Overview

Ongoing maintenance involves:

  • Fixing bugs.
  • Keeping systems operational.
  • Investigating failures.
  • Adapting to new platforms.
  • Modifying for new use cases.
  • Repaying technical debt.
  • Adding new features.
  • Etc.

Design Principles

Operability

Good systems make it easy for operations teams to keep the system running.

Roles of Operations Teams

Operations teams are responsible for:

  • Monitoring system health and quickly restoring failing services.
  • Tracking down causes of problems, such as system failures or degraded performance.
  • Keeping software and platforms up to date.
  • Keeping tabs on how different systems affect each other.
  • Anticipating and solving future problems.
  • Establishing good practices and tools for deployment and configuration management.
  • Performing complex maintenance tasks.
    • E.g. moving application from one platform to another.
  • Defining processes that makes operations predictable and keep the production environment stable.
  • Preserving the organisation’s knowledge about the system.

Best Practices

Data systems can do various things to make routine tasks easy, including:

  • Providing good monitoring into the runtime behaviour and internals of the system.
  • Providing good support for automation and integration with standard tools.
  • Avoiding dependency on individual machines.
  • Providing good documentation.
  • Providing good default behaviour, but also giving administrators the freedom to override defaults.
  • Self-healing where appropriate, but also giving adminstrators ability for manual control.
  • Exhibiting predictable behaviour.

Simplicity

Good systems make it easy for new engineers to understand the system, by minimising complexity.
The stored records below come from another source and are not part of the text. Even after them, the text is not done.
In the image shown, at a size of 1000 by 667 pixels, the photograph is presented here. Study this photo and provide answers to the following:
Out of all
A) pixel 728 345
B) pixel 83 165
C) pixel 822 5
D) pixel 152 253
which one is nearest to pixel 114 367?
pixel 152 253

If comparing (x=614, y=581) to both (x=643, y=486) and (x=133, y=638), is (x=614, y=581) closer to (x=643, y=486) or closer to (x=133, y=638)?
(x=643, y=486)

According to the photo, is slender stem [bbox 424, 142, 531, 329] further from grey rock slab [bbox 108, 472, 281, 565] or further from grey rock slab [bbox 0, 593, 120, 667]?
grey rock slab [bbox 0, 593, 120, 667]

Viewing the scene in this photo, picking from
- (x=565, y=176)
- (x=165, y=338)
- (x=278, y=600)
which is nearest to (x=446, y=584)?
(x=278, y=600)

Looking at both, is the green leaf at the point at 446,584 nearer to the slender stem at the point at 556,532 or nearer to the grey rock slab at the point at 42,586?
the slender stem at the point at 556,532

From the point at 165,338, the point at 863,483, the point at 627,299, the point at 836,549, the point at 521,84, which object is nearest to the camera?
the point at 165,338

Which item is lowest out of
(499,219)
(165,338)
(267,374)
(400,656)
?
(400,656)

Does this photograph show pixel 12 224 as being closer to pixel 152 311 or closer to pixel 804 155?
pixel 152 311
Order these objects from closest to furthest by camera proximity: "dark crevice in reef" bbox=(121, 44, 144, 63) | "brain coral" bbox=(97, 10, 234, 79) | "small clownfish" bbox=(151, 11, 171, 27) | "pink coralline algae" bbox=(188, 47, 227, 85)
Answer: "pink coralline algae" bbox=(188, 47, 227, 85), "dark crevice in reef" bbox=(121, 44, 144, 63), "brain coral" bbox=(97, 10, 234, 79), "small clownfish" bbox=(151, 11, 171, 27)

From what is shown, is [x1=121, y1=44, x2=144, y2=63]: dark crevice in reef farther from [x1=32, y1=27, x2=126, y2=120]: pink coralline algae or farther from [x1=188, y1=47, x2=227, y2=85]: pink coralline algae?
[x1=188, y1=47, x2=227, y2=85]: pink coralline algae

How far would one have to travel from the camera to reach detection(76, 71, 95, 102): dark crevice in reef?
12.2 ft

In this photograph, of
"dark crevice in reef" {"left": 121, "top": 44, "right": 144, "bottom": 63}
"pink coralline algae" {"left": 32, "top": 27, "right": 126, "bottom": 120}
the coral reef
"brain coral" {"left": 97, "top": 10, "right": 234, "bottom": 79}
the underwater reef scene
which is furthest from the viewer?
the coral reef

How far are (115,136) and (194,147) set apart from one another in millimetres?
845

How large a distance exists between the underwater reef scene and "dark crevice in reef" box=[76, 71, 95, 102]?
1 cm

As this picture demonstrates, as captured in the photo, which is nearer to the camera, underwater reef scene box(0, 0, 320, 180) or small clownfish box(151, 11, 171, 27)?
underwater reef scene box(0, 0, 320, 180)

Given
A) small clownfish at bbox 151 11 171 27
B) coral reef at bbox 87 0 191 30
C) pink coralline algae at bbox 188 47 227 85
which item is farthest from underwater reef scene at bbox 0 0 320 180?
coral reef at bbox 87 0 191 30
The primary goal is to remove accidental complexity which is not inherent to the problem domain, but arises from the implementation. The main tool to solve accidental complexity is abstraction which hides implementation details behind a simple-to-understand facade. A good abstraction can be reused across applications, which leads to higher-quality software.

Evolvability

Good systems make it easy for engineers to make changes to the system in the future, adapating it for unanticipated use cases as requirements change.

The evolvability of a system is heavily linked to its simplicty and its abstractions. In addition, agile working patterns provide a framework for adapting to change. This includes technical tools and and techniques such as TDD and refactoring which help developing software in frequently changing environments.